A quick question about the dosing schedule. So you mentioned obviously pembro has moved to 400 every six weeks. Is that a dose that you're now using across all patients or in selected patients? Have you gone to six weeks for everybody for pembro?

Shilpa Gupta: Yes. I have gone to six weeks, especially with the COVID logistics. But we are making sure we check in with them virtually at three weeks to make sure they don't have any subtle side effects, which need to be worked up. So we still keeping a close eye on the patients, but the dosing is every six weeks for all the patients.

Ashish Kamat: And since many of the studies were actually done before the six-week schedule was established. Do you have any concerns or any words of caution for people that are extrapolating results from one study to a different dosing schedule?

Shilpa Gupta: No, I think, you're right. All the studies that use the two, three weeks schedule, and we just have to go by what basis was for changing the dosing. As we have also enacted with nivolumab, all original studies were every two weeks, but we are using the flat dose every four weeks. So I think going by the mechanism and the pharmacokinetic dose distribution data, it's safe to say that it's probably okay to use the six weeks study.

Ashish Kamat: Okay.

Shilpa Gupta: Six-week dosing. I'm sorry.

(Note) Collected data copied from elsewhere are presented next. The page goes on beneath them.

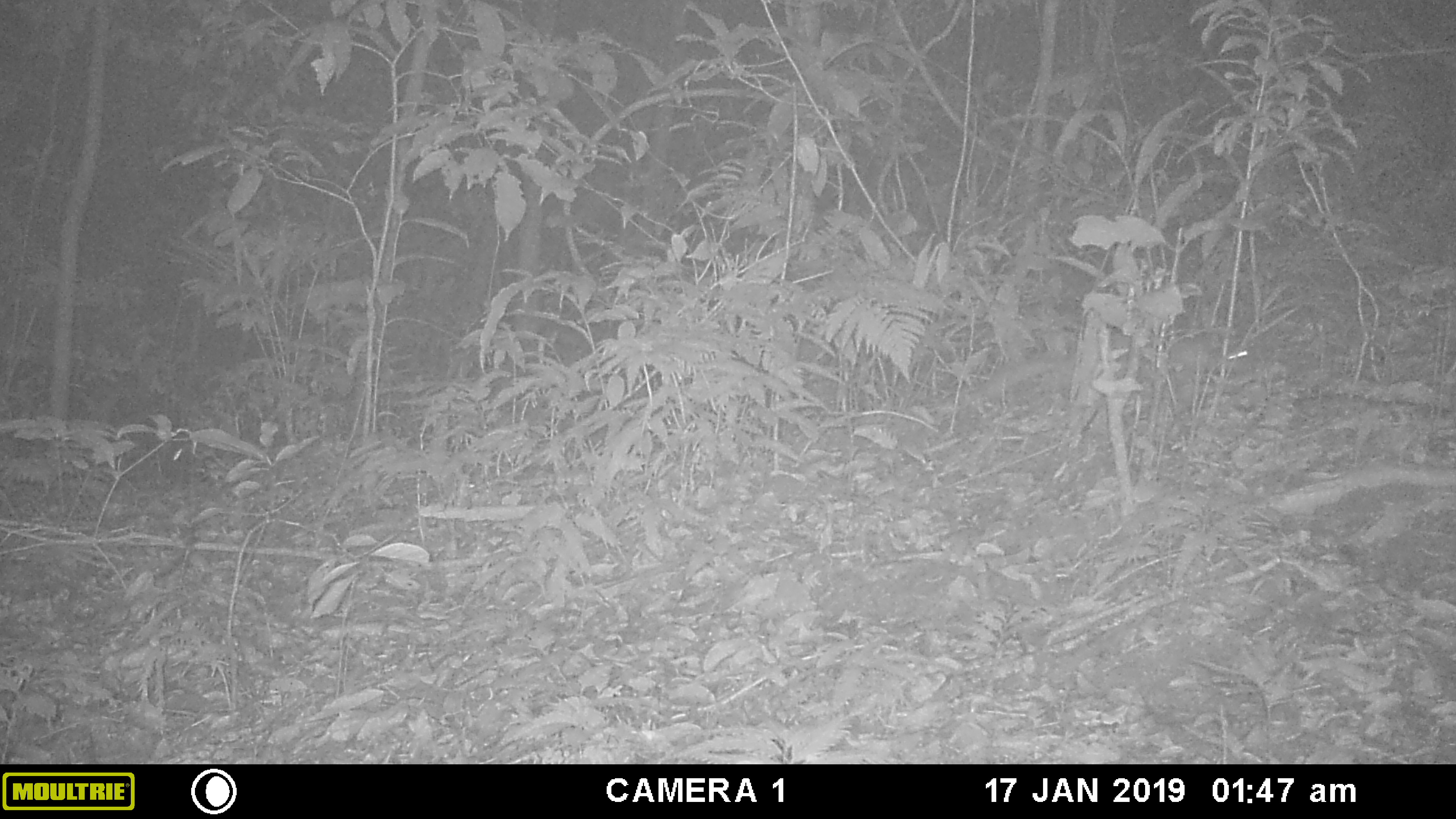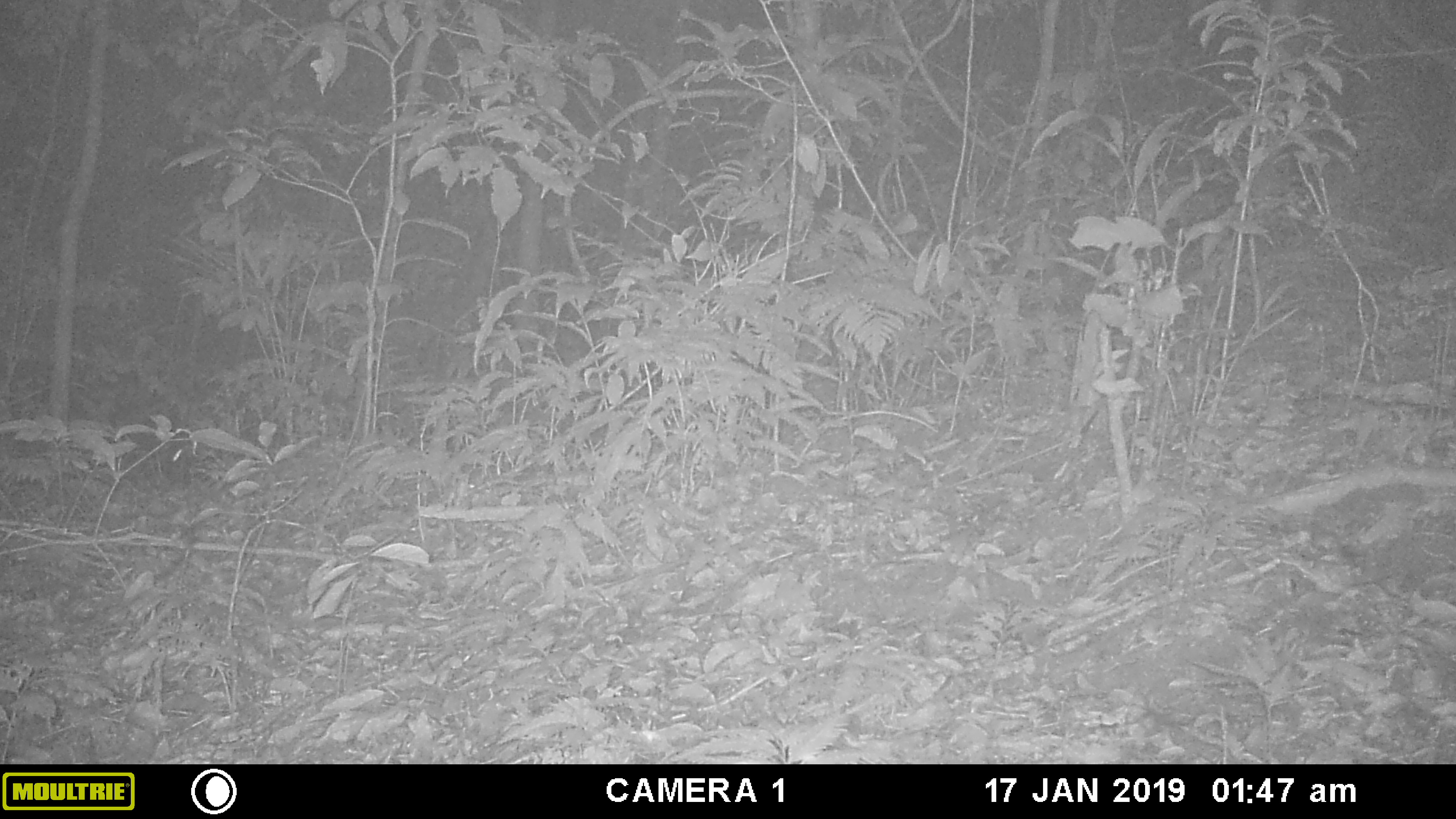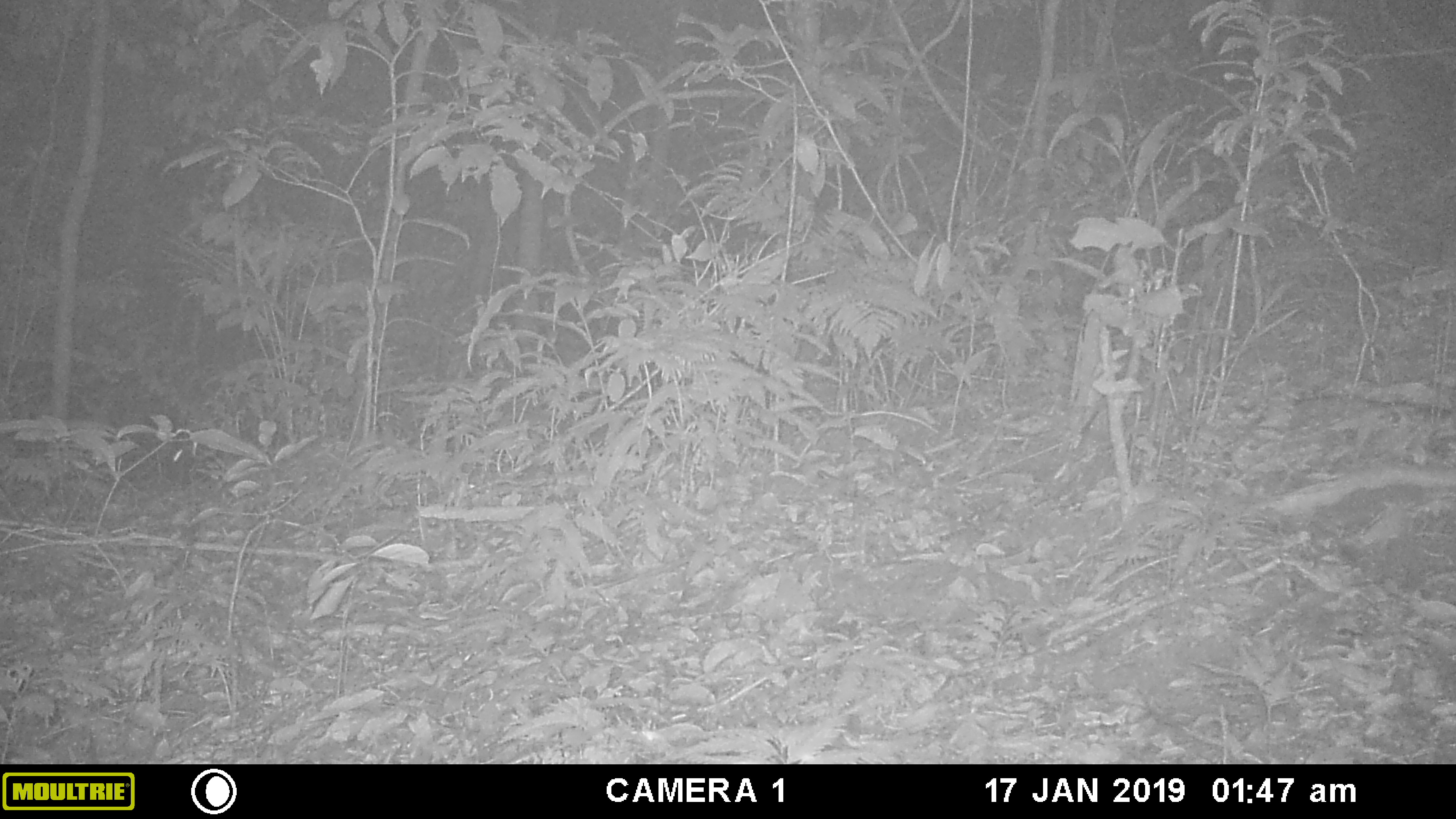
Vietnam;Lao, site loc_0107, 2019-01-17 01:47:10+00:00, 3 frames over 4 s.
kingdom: Animalia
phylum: Chordata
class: Mammalia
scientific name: Mammalia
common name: mammal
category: unidentified small mammal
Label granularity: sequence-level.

Ashish Kamat: Six-week dosing. Correct. Correct. Correct. Now, this has been great, a great discussion and lots more I could ask you, but in the interest of time, let me ask you one last question. Let me have you put on your predictive hat and maybe you could tell us what you predict will be the breaking news when it comes to bladder cancer therapies at ASCO 2021. What are you most excited about?

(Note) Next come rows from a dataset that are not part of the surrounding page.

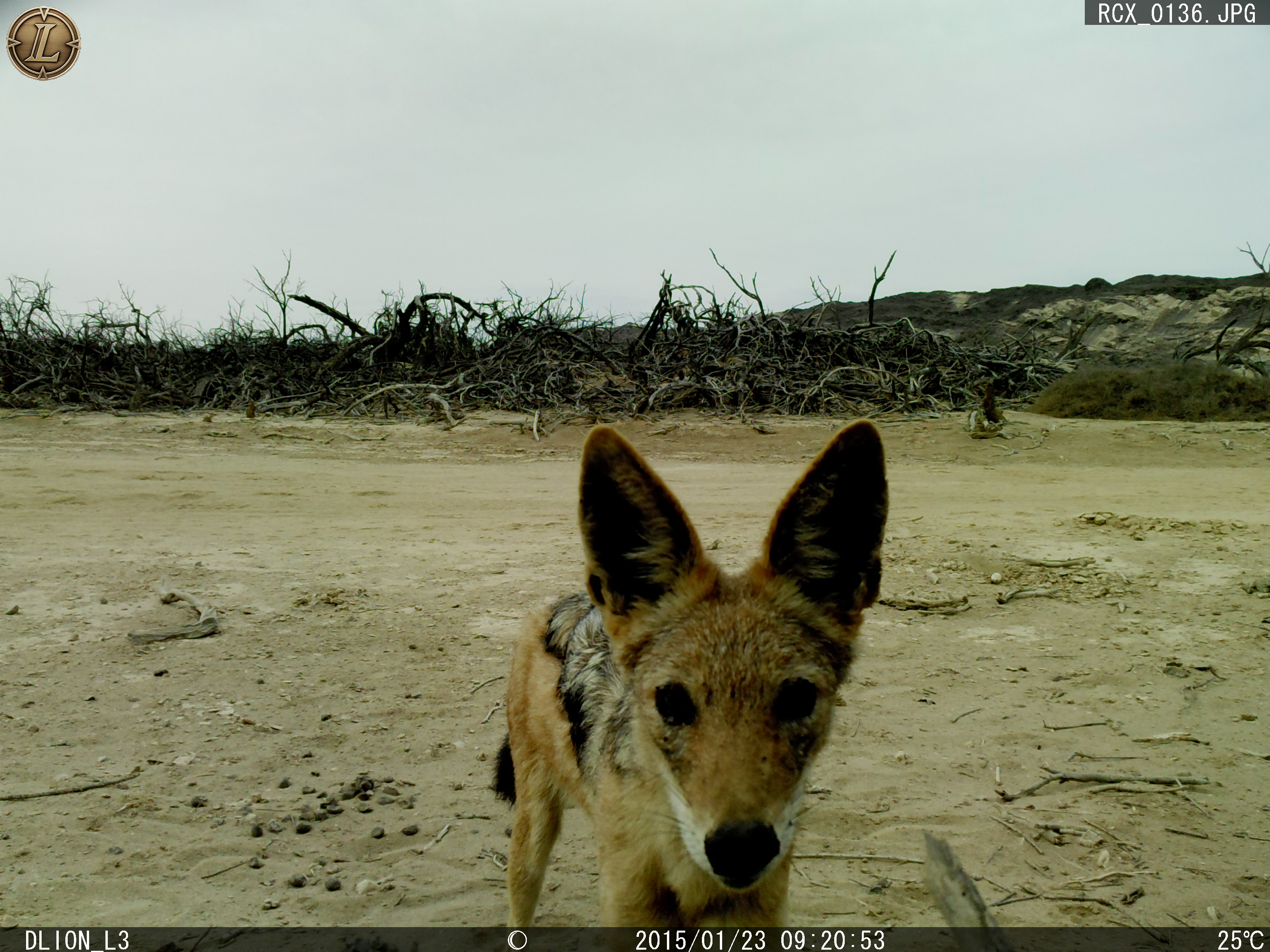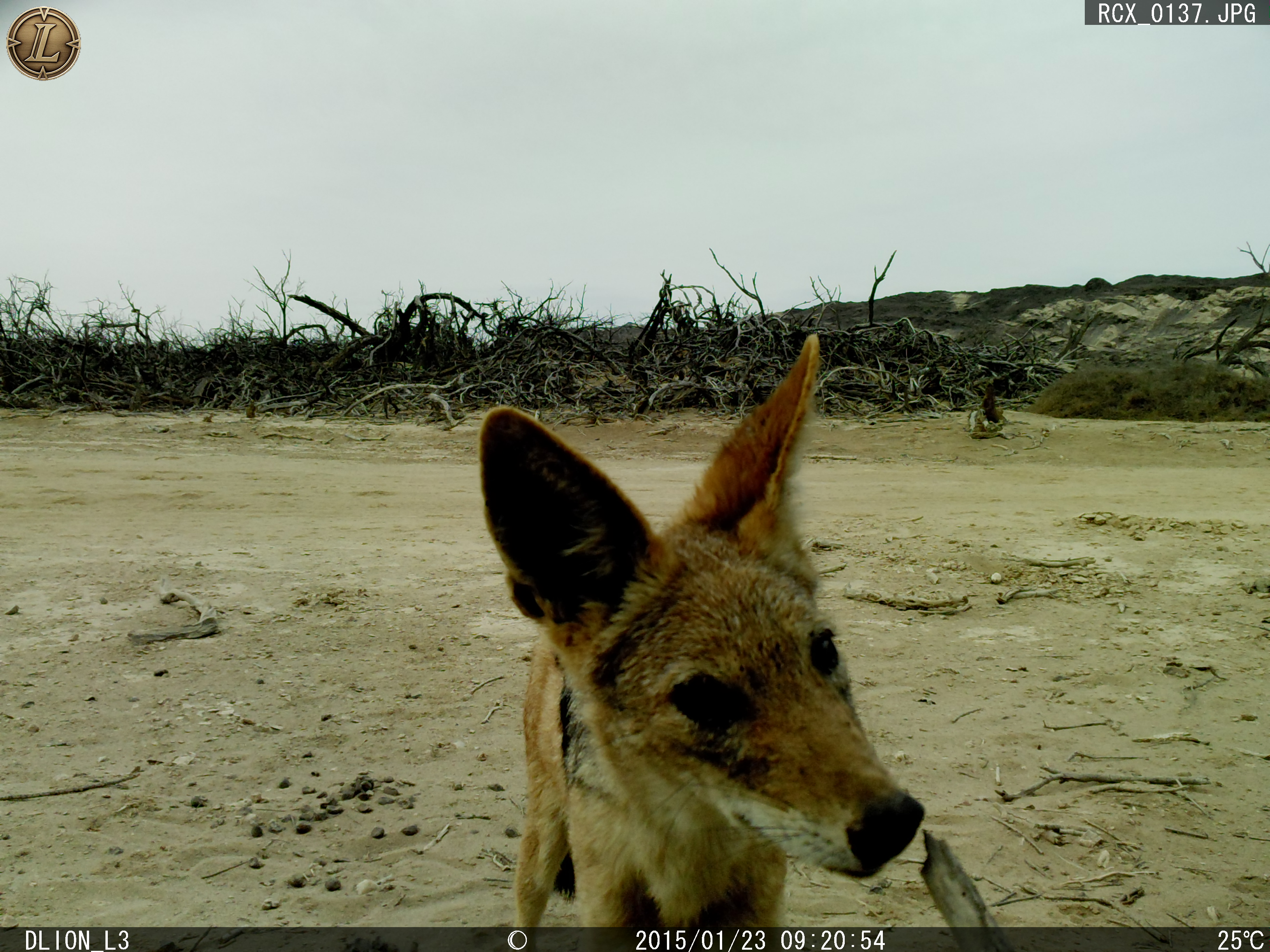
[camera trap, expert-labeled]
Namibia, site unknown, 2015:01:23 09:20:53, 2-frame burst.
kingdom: Animalia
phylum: Chordata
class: Mammalia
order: Carnivora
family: Canidae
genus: Lupulella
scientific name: Lupulella mesomelas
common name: black-backed jackal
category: canis mesomelas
Canis mesomelas (black-backed jackal) (Lupulella mesomelas).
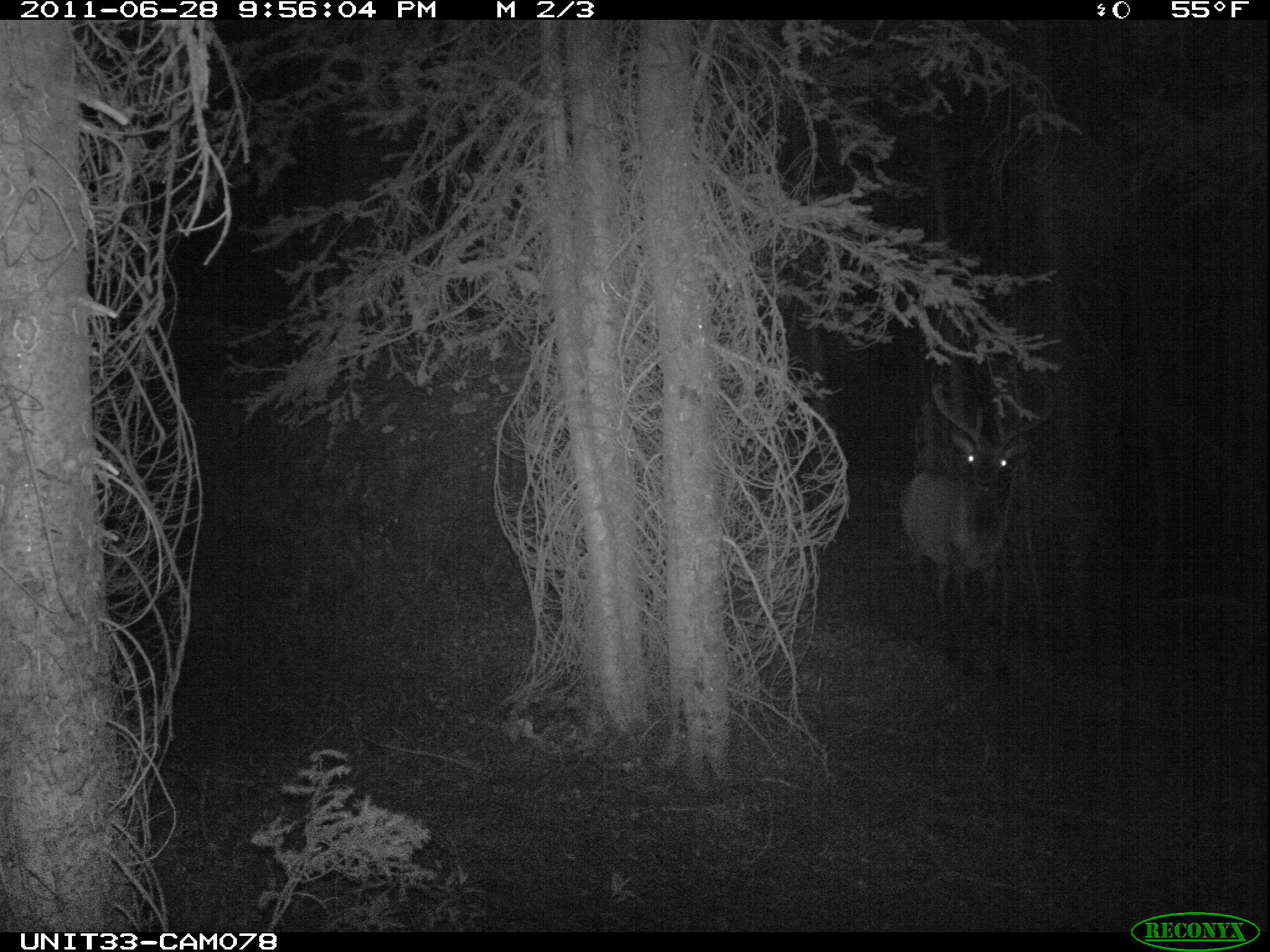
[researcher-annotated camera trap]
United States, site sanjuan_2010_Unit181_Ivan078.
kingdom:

Shilpa Gupta: I think it would be great to see some neoadjuvant immunotherapy trials readout, or at least in trend data available so we can start using it. You know, right now that is a setting where we know immunotherapy works, but there is no substantially randomized trial data. I think that would be what I'd be most excited about.

Ashish Kamat: Thank you so much, Shilpa. It's always a pleasure chatting with you, and thanks for taking the time and sharing your thoughts and the updates with our audience. Stay safe, stay well, and hopefully, we'll actually see each other in person sometime soon.

Shilpa Gupta: Thank you, Ashish. I appreciate the opportunity. Have a great day. Stay safe.